Aristotle suggested that the whole of a system – be it a human body, an organization, or a device – is more than the sum of the parts. Most recently, a brilliant gentleman named Gary Flake* has been applying this same concept to information that surrounds us.
Every day, we’re inundated with massive amounts of data. Picking a vacation destination (hundreds of options). Picking a puppy for the kid (hundreds of breeds). Buying a holiday gift (millions of options).
How do you make these choices? I’ll make a bet:
- Start with a couple options that you heard about from your friends.
- Google those options, read some webpages, read about them on Wikipedia.
- Read reviews on other sites, keep a few tabs open in your browser at once, compare-and-contrast a couple options.
- Find a few new options – maybe because they have good reviews – and add those to the mix.
- If you’re like me, rinse and repeat the last two steps for 3 hours.
- Finally, make your purchase.
Here’s a question for you: what are you really doing during that research phase?
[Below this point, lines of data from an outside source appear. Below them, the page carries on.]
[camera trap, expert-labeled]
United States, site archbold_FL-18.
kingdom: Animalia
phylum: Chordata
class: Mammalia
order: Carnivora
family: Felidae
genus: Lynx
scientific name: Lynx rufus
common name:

You’re looking for a needle in a haystack of options. You have a mental model – Plato’s Form of what the ideal option is – and you keep sifting through the dataset, one item at a time, comparing each item against the ideal.
There are problems with this approach: it takes forever, it leaves HUGE gaps in your data analysis, and it leaves you frustrated with the process – and frequently, the result.
How can we make this better? Flake’s answer: by merging the concepts of browse and search together. Let’s look at the puppy breed task in detail. Typical Google search is fantastic for finding an answer, not outlining the shape of the landscape that you’re unfamiliar with. Thus, when you search for a specific breed, you’ll quickly find a Wikipedia page about that breed – with pictures for it. But how can you find other breeds like it? Does this breed live long or not – it’s really impossible to tell, without being a subject matter expert, whether 12 year life expectancy is a lot or a little.
What we’re really want to do is to see the data as a whole. ALL breeds at once, not just one breed. With that, patterns will pop: hmmm, 12 years is about average for all dog breeds. Hmmm, small dogs tend to live longer. There’s no way to find that insight from individual Wikipedia pages describing the dog breeds. Even if you were to read every one of those pages, you couldn’t keep every detail in memory – thus, missing out on important trends in the data.
Let’s look at a website that almost delivers on this promise: Amazon. Search for a digital camera inside the Electronics department; you’ll see a bunch of pages of results. Here’s a key, though: on the left side, you’ll notice some characteristics of the ENTIRE dataset. Those characteristics make some non-obvious things pop: Panasonic is in the Top 3 manufacturers, I didn’t even know they made digital cameras; products are evenly distributed across the 1 to 5 star review scale. WOW, cool – now that I know this, I can (1) trust the review system – people don’t just rate everything 5 stars and (2) buy myself a Panasonic camera, because they’re my “trusted brand.”
See how by looking at the forest, I was able to approach my selection from a completely different angle? I narrowed in on a subset of the data through a holistic, systemic analysis. This is profoundly different from the haphazard approach of “reading the reviews on the top 5 search results” that we’re so accustomed to today.
Moreover, another pattern becomes possible: when you saw the forest, noticed an outlier, and learned about it, you can jump back out and expand your query in brand new directions. Wait, that Panasonic camera is WAY cheaper than I expected an SLR to be… Are there other SLR’s in the price range where I’m not even looking?..
This type of interaction – combining search and browse – allow you to consume the dataset as a whole. And the whole finally becomes more than just the sum of the parts. If you found this at all curious, I encourage you to look at this 6-minute TED video and this project called PivotViewer.*Full disclosure: Gary Flake has been my boss for two years. The intent of this article isn’t about ass-kissing – he is no longer my boss. He’s not even in the same company.